▸ Estratto della pagina:
• • • • • • •

Secondo questa Corte, infatti, l’interpretazione della domanda e l’apprezzamento della sua ampiezza, oltre che del suo contenuto, costituiscono, anche nel giudizio di appello, ai fini della individuazione del devolutum, un tipico apprezzamento di fatto riservato al giudice del merito, e, pertanto, insindacabile in sede di legittimità, se non sotto il profilo dell’esistenza, sufficienza e logicità della motivazione (Cfr. Cass. 6 ottobre 2005 n. 19475 e Cass. 6 febbraio 2006 n. 2467, nonchè in particolare Cass. 12 ottobre 1998 n. 10101 – seguita da Cass. 25 settembre 2002 n. 13945 – la quale ha precisato che il sindacato su tale operazione interpretativa, in quanto non riferibile ad un vizio in procedendo, è consentito alla Corte di cassazione nei limiti istituzionali del giudizio di legittimità).

Con il secondo motivo il ricorrente, allegando violazione di legge e di norme collettive nonchè vizio di motivazione, pone il seguente quesito:"accertare e dichiarare che la Corte di Appello di Torino ha errato laddove ha ritenuto legittimo il licenziamento con preavviso intimato al Sig. A.A. dall’Agenzia del Territorio ai sensi dell’art. 67, comma 5, del CCNL, ritenendo assolutamente inesistente la giustificazione addotta dal Sig. A.A. per l’assenza dal 2 gennaio 2006 e per i giorni immediatamente successivi, posto che il ricorrente ha prodotto una certificazione medica a tal fine. Si chiede quindi che la Suprema Corte ravvisi il vizio di violazione di legge ovvero il vizio di contraddittorietà o manifesta illogicità della motivazione nella statuizione relativa alla carenza di giustificazione dell’assenza".

• • • • • • •

▸ Dati forniti:
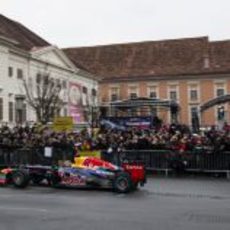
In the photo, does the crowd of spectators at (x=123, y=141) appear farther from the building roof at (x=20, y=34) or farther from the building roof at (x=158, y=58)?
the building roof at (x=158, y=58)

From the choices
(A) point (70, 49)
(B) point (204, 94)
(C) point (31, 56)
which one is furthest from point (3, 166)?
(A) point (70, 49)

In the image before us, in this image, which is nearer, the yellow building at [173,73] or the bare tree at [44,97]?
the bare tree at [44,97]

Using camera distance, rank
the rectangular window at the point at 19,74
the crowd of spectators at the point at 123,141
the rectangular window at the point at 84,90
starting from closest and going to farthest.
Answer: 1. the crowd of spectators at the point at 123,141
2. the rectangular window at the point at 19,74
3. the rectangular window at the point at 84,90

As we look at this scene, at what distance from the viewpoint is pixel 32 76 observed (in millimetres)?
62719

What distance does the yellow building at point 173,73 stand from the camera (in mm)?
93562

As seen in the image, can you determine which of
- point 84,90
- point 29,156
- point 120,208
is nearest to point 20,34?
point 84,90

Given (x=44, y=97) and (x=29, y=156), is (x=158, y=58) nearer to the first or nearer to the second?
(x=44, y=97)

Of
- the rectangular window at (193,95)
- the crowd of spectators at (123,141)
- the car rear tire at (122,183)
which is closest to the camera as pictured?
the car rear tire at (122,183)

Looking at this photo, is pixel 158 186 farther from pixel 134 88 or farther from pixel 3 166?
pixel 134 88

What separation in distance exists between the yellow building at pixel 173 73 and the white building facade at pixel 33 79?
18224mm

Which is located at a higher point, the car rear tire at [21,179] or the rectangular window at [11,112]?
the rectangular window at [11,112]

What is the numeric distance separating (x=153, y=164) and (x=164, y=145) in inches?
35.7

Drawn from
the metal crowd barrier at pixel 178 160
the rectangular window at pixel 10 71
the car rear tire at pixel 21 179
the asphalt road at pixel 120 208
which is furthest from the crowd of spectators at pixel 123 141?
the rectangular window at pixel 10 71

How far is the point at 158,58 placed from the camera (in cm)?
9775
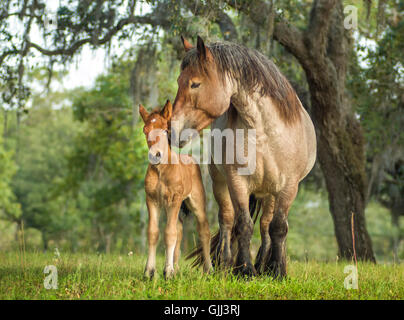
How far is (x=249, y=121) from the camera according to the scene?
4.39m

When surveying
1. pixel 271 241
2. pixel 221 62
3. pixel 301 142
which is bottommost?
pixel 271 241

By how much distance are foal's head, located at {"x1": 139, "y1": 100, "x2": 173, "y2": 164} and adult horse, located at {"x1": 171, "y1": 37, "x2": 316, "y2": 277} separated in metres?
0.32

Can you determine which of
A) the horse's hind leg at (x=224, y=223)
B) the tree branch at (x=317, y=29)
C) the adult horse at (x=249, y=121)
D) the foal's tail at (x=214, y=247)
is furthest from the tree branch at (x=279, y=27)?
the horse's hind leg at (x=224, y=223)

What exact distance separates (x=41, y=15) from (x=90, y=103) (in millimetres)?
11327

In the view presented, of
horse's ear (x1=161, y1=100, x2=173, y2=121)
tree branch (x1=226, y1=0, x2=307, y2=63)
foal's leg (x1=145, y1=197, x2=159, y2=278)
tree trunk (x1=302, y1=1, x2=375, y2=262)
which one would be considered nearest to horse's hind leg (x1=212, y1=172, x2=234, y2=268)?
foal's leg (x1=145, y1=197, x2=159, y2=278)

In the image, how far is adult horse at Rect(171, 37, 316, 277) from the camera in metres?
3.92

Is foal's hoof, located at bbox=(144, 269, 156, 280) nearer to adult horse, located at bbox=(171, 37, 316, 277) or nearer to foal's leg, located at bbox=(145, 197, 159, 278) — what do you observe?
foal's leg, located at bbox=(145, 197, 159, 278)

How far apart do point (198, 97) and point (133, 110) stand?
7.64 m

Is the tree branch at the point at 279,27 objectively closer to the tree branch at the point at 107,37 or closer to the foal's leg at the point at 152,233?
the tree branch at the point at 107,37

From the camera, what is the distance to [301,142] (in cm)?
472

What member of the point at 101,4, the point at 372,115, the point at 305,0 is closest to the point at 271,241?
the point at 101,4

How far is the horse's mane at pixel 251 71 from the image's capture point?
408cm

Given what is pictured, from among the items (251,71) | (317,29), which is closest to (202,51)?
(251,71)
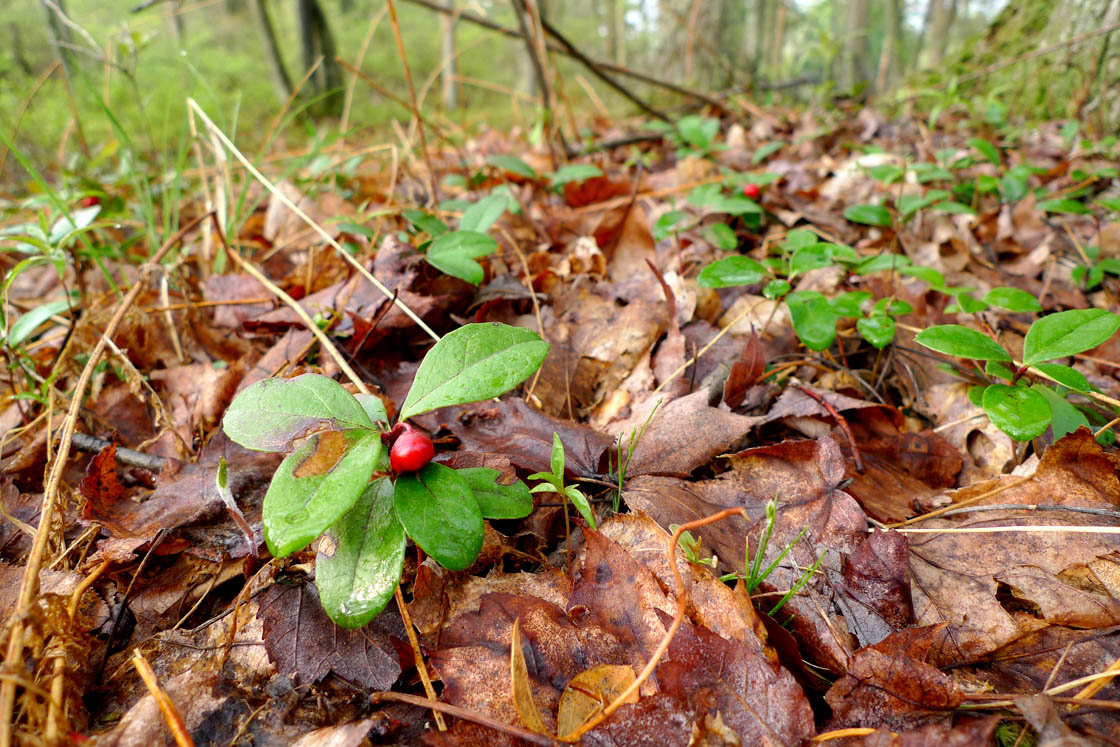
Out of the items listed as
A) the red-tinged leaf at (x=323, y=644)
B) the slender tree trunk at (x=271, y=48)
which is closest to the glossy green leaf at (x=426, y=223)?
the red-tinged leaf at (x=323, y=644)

• • • • • • •

▸ Problemi da risolvere:
1 - Nell'estratto, da quale data decorre l'assenza del Sig. A.A. richiamata nel secondo motivo?
2 - Riporta dall'estratto il passo che va da "Secondo questa Corte, infatti, l’interpretazione" fino a "giudizio di legittimità).".

▸ Risposte per numero:
1 - Dal 2 gennaio 2006.

2 -
Secondo questa Corte, infatti, l’interpretazione della domanda e l’apprezzamento della sua ampiezza, oltre che del suo contenuto, costituiscono, anche nel giudizio di appello, ai fini della individuazione del devolutum, un tipico apprezzamento di fatto riservato al giudice del merito, e, pertanto, insindacabile in sede di legittimità, se non sotto il profilo dell’esistenza, sufficienza e logicità della motivazione (Cfr. Cass. 6 ottobre 2005 n. 19475 e Cass. 6 febbraio 2006 n. 2467, nonchè in particolare Cass. 12 ottobre 1998 n. 10101 – seguita da Cass. 25 settembre 2002 n. 13945 – la quale ha precisato che il sindacato su tale operazione interpretativa, in quanto non riferibile ad un vizio in procedendo, è consentito alla Corte di cassazione nei limiti istituzionali del giudizio di legittimità).